Trigonometric limit $0^0$

bring out $(sinx)^n$ from the expression therefore we get

$\lim_{n \to \infty}$ $sinx(1+(cotx)^n)$ $^{\frac{1}{n}}$

= $[(\lim_{n \to \infty}$ $sinx$ ]*[ $\lim_{n \to \infty}$ $(1+(cotx)^n)$ $^{\frac{1}{n}}$ ]
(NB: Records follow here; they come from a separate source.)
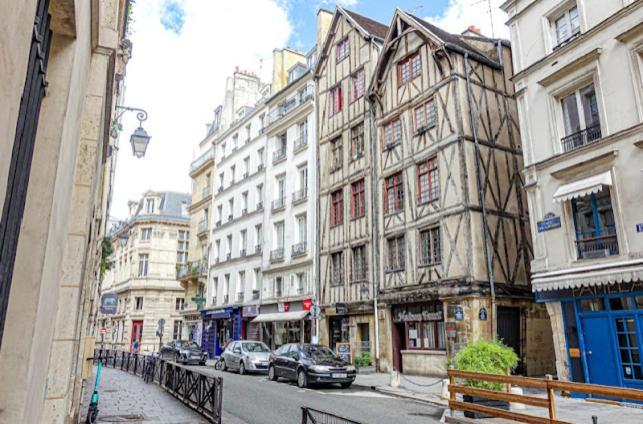 Appartement Centre De Paris Hotel De Ville - Notre Dame Ngoại thất bức ảnh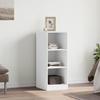 VidaXL Garde-robe blanc 48x41x102 cm bois d'ingénierie, armoire de rangement, organisateur de garde-robe, armoire, placard, 840828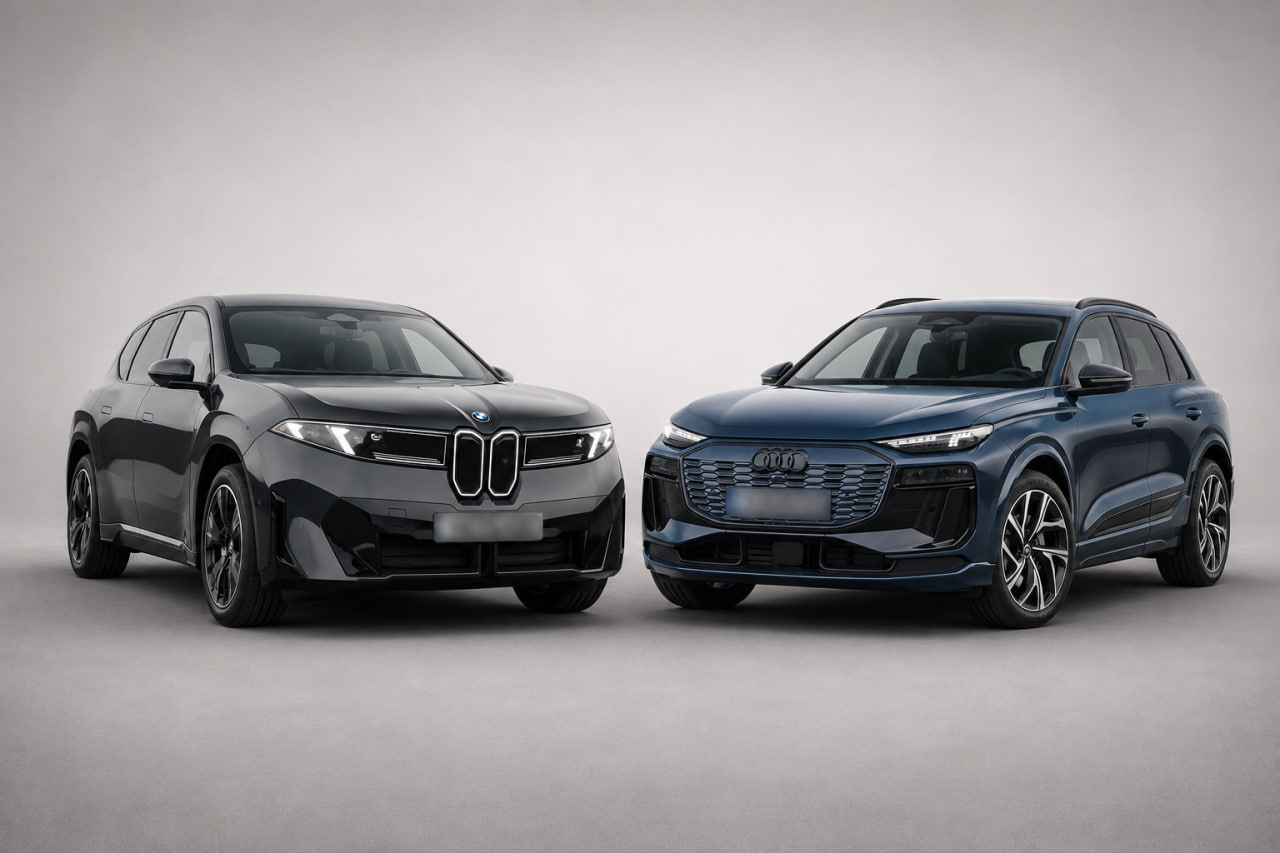 BMW iX3 vs Audi Q6 e-tron: porównanie premium elektrycznych SUV-ów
As $cot(\pi/3)$ is less than 1 therefore $\lim_{n \to \infty}$ $(1+(cotx)^n)$ $^{\frac{1}{n}}$ =1

therefore answer is $\boxed{sin(\pi/3)}$ = $\sqrt{3}/2$

$\begin{aligned} L & = \lim_{n \to \infty} \left(\sin^n x + \cos^n x \right)^\frac 1n \\ & = \lim_{n \to \infty} \sin x \left(1 + \cot^n x \right)^\frac 1n & \small \color{#3D99F6} \text{At }x = \frac \pi 3 \\ & = \lim_{n \to \infty} \frac {\sqrt 3}2 \left(1 + \left(\frac 1{\sqrt 3}\right)^n \right)^\frac 1n \\ & = \frac {\sqrt 3}2 \left(1 + 0 \right)^0 \\ & = \boxed{\dfrac {\sqrt 3}2} \end{aligned}$

You can plug in $x=\frac {\pi}{3}$ straight away and from that it is pretty simple. But is plugging in straight away always correct (can it be deceitful) ?